Category: Sales & Exchanges; Real Estate
Subject: Installment Obligation
Title: Effects of Foreclosure
IRC Sections: 1001, 1038
Filename: 1155.html
Date Produced: 5/96

Copyright 1998, The Tax Resource Group. All rights reserved. Telephone 800-578-3498. Internet: www.taxresourcegroup.com

Taxpayer (TP) sold property in exchange for cash and an installment note. Some years later, TP accepted 35% of the original land sold in full satisfaction of the note.

It has been suggested that the transaction be bifurcated as A) a foreclosure portion, and B) some other transaction to reflect the TP's loss of value.

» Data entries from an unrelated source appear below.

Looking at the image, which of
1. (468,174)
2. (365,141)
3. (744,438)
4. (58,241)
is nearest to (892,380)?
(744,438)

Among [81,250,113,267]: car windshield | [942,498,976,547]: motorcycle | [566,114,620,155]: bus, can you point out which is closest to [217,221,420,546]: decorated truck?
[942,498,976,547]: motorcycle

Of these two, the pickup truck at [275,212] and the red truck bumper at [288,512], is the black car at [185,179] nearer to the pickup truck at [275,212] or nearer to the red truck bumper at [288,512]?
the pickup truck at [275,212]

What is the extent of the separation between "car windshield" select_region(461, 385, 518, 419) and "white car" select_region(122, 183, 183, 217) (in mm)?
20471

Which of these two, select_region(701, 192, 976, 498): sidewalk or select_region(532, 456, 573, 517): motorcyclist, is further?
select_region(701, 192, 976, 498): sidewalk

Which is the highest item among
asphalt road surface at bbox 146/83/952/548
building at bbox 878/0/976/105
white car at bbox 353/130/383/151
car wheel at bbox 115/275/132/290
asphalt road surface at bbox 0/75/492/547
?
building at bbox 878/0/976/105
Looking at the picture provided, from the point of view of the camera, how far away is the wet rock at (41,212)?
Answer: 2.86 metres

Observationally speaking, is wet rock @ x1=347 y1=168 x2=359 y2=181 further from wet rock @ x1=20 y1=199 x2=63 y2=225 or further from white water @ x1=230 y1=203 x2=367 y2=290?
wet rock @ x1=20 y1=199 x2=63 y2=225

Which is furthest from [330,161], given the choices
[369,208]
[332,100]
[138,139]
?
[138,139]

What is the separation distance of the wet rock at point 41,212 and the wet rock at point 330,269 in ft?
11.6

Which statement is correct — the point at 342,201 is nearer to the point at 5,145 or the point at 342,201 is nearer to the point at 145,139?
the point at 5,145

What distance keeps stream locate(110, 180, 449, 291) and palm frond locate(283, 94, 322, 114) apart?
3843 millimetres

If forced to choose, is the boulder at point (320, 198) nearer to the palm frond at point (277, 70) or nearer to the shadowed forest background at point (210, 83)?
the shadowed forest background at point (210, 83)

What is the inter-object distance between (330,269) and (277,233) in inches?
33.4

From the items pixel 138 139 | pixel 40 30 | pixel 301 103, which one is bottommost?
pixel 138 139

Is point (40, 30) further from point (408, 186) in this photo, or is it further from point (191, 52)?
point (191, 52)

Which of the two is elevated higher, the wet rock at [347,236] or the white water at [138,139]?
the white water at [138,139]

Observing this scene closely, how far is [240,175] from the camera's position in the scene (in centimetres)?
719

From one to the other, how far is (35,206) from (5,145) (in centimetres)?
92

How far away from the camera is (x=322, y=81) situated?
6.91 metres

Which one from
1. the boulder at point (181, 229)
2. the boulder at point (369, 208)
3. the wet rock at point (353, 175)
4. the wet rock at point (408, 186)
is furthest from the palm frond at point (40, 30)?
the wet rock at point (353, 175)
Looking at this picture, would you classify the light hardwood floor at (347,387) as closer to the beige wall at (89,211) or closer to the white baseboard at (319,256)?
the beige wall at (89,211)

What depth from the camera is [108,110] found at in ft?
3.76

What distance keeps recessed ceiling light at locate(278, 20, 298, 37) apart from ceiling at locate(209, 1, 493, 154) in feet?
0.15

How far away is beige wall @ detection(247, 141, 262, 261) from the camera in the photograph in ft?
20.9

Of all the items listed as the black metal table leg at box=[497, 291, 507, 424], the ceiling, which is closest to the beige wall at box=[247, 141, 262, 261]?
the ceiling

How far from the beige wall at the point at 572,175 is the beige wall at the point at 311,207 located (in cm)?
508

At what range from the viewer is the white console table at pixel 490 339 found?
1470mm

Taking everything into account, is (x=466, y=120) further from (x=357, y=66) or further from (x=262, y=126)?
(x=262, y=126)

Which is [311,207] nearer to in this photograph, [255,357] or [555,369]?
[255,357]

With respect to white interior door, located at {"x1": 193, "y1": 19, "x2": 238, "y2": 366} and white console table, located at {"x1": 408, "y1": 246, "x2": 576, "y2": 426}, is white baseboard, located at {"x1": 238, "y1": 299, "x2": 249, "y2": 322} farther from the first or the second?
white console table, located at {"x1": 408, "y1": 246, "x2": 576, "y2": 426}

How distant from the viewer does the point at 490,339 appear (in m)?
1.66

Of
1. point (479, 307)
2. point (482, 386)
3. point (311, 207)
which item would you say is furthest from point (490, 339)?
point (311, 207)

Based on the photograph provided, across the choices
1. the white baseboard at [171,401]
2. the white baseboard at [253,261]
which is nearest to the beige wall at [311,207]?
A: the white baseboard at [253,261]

Absent a special rule, foreclosure on an installment note would give rise to gain or loss measured by the difference between the fair market value of the property taken in foreclosure and the taxpayer's basis in his installment note. Regulation Section 1.453-5(b)(2) and IRC Section 1001.

Section 1038 is such a special rule. Section 1038 provides that no gain or loss is recognized on the foreclosure, and the taxpayer must adjust the basis of the property reacquired. There is an exception to the prohibition against recognition of gain. Gain must be recognized to the extent that the cash plus any other property (other than the buyer's installment note) received prior to the foreclosure exceeds the amount of gain recognized by the taxpayer prior to foreclosure. This exception effectively requires gain recognition for almost all sales reported on the installment method.

Cutting through all the technical twists and turns in Section 1038, the provision in effect forces the taxpayer to take basis in the reacquired property equal to the original basis of the property sold even if the taxpayer must recognize gain to restore such original basis.

In this case, the full property has not been seized through foreclosure. If the principles of Section 1038 are applied to this situation, TP would be required to recognize a significant amount of gain. This result appears illogical given that only a portion of the property has been foreclosed. However, I cannot locate any support for applying Section 1038 on a piecemeal basis, i.e., to only the portion foreclosed. In my experience, foreclosure is an all-or-nothing proposition. It is not surprising that the drafters of Section 1038 did not provide for partial reacquisitions of property.

The Regulations at Section 1.1038-1(a)(3) make it clear that Section 1038 applies not only to judicially effected foreclosures but also to voluntary reconveyances of the property pursuant to an agreement between buyer and seller. Again, however, there is nothing to indicate that partial reconveyances were considered.

The Regulations at Section 1.1038-1(a)(3) also provide that Section 1038 does not apply if the seller (i.e., the person reacquiring the property) pays consideration to the buyer in addition to canceling the buyer's indebtedness.

It seems to me that if TP wishes to avoid the harsh consequences of Section 1038 in this instance, it would be possible to argue that allowing the buyer to retain 65% of the original property in addition to discharging the buyer's indebtedness is tantamount to payment by the seller of additional consideration on the foreclosure and therefore removes the transaction from the purview of Section 1038 by virtue of Regulation Section 1.1038-1(a)(3).

In such an event, TP would then recognize gain or loss on the transaction equal to the difference between the fair market value of the 35% portion of the property reacquired as against TP's basis in the installment note immediately prior to the foreclosure.